Dependency Propagation

Once the number of shortest paths is found, we can proceed to the backward phase of Brandes's algorithm where dependencies (calculated from the number of shortest paths and dependencies of successor nodes) are propagated backwards along the DAG. We work backwards from the leaves of the DAG: in each BSP round, we move up a level of a DAG and propagate it backward. These levels are guaranteed to have finalized dependency values as all of its children's dependencies will have been finalized in previous BSP rounds. In addition, we know exactly which nodes are predecessors in the DAG via the distances on each node: a predecessor of some node is its own distance subtracted by 1. Dependencies are synchronized at the end of every BSP round on the level being operated on.

Min Rounds BC

Our second implementation is called Min Rounds Betweenness Centrality. It calculates BC contributions for multiple vertices at one time which reduces the amount of communication rounds overall. It leverages an insight proved in the paper [1] that allows the algorithm to know exactly when a value is ready to be communicated to other machines: this makes it so communication only occurs when it is necessary, further reducing communication overhead. The paper [1] gives more details on the implementation as well as other optimizations.

Performance

The figure below shows the scaling of Synchronous Brandes BC and Min Rounds BC on Stampede2's Skylake cluster which is connected through Intel Omni-Path Architecture (peak bandwidth of 100Gbps).

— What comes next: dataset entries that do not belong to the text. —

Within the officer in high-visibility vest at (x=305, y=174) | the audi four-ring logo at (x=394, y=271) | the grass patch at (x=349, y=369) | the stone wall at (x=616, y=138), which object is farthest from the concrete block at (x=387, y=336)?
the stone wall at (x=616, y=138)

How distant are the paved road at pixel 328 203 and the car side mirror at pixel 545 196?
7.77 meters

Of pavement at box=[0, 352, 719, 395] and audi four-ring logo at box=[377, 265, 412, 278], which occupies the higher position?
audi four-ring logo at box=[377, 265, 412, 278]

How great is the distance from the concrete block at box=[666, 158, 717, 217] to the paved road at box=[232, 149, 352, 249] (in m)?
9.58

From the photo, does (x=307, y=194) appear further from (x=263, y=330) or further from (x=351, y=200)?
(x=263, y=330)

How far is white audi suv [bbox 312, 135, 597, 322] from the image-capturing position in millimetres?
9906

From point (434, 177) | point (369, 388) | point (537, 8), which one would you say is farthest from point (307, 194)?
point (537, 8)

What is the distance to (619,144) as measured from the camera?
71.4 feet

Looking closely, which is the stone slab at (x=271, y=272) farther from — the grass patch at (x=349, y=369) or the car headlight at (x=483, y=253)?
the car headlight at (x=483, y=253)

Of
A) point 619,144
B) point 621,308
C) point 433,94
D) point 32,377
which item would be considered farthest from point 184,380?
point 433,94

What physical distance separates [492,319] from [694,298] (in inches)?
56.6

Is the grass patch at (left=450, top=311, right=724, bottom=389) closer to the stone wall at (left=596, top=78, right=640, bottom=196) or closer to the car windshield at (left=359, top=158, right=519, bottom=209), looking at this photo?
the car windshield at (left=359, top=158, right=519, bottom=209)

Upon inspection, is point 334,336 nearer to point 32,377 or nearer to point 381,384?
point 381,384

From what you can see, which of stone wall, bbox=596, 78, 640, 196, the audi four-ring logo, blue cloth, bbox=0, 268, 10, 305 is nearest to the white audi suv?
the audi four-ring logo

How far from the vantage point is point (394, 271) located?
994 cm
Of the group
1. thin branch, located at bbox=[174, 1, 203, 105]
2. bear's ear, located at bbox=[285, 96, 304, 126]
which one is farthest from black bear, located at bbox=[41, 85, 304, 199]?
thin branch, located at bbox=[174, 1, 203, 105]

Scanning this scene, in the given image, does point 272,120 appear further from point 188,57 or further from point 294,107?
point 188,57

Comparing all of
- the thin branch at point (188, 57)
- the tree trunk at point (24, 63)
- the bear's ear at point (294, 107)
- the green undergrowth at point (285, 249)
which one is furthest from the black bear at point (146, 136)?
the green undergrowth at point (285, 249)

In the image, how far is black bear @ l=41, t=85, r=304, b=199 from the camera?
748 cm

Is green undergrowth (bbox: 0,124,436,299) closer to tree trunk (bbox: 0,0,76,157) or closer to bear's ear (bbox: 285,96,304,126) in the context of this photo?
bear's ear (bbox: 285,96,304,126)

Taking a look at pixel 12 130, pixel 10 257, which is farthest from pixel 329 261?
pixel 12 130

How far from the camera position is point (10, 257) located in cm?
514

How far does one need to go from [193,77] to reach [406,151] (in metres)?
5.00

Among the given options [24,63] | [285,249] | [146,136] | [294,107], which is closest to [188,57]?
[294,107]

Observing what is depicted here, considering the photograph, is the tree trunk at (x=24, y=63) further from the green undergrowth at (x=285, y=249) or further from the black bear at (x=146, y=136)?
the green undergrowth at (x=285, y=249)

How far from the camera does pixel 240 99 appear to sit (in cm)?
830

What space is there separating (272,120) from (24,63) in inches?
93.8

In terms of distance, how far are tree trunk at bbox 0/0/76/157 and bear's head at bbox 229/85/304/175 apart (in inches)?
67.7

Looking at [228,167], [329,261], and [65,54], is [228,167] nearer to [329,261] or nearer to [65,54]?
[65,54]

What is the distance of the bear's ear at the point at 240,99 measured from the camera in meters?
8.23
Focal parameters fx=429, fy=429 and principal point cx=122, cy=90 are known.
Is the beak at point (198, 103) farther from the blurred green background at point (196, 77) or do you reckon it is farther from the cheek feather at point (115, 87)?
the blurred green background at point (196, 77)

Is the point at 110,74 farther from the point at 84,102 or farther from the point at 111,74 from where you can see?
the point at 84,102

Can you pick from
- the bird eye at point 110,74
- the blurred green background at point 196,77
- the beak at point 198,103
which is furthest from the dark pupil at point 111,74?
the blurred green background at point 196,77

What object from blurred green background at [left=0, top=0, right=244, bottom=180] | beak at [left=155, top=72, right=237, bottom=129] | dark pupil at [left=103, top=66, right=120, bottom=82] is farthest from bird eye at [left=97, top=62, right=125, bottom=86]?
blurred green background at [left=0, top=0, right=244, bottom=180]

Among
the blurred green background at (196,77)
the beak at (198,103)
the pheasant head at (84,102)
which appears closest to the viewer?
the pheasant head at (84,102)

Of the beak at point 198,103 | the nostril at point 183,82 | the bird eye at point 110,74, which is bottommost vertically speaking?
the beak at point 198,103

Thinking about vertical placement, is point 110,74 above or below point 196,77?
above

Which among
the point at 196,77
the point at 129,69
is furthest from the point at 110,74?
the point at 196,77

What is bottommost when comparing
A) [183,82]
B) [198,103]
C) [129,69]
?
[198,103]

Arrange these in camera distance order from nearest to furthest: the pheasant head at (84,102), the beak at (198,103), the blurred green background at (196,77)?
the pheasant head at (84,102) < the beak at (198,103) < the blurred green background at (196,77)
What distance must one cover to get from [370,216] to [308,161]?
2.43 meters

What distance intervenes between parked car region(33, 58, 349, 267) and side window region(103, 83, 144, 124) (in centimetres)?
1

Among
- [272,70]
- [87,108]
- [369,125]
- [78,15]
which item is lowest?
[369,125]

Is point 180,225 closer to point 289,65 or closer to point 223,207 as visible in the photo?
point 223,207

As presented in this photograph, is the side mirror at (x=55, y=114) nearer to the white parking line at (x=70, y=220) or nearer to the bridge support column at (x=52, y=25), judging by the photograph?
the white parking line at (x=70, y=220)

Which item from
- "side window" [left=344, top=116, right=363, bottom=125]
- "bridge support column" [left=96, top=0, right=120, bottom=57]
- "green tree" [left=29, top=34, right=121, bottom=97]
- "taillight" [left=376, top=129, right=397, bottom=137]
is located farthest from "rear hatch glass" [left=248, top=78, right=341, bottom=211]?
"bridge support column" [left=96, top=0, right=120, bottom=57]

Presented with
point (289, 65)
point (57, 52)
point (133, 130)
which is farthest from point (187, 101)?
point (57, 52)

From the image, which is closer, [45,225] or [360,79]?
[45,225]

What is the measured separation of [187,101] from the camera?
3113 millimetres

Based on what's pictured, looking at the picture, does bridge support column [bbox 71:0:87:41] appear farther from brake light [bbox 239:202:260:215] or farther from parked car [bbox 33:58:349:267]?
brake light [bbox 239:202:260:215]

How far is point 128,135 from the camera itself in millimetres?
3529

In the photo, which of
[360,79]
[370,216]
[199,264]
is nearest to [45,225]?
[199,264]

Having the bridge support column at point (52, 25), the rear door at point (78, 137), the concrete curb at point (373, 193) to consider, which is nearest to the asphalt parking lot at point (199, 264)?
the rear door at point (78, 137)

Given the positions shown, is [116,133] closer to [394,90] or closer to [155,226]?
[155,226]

Each node has 2 Intel Xeon Platinum 8160 “Skylake” CPUs with 24 cores per CPU and 192GB DDR4 RAM. The graphs are for clueweb12 and gsh15, two of the largest publicly available web crawls. Both calculate BC using a subset of all sources in the graph as doing all sources would take a prohibitive amount of time.

Figure 2: Scaling of of Synchronous Brandes BC (SBBC) and Min Rounds BC (MRBC) on Stampede2 (Skylake).

More experimental details for both Synchronous Brandes BC and Min Rounds BC can be found in our paper published in PPoPP 2019 [1].

[1] Loc Hoang, Matteo Pontecorvi, Roshan Dathathri, Gurbinder Gill, Bozhi You, Keshav Pingali, and Vijaya Ramachandran. A Round-Efficient Distributed Betweenness Centrality Algorithm. PPoPP 2019.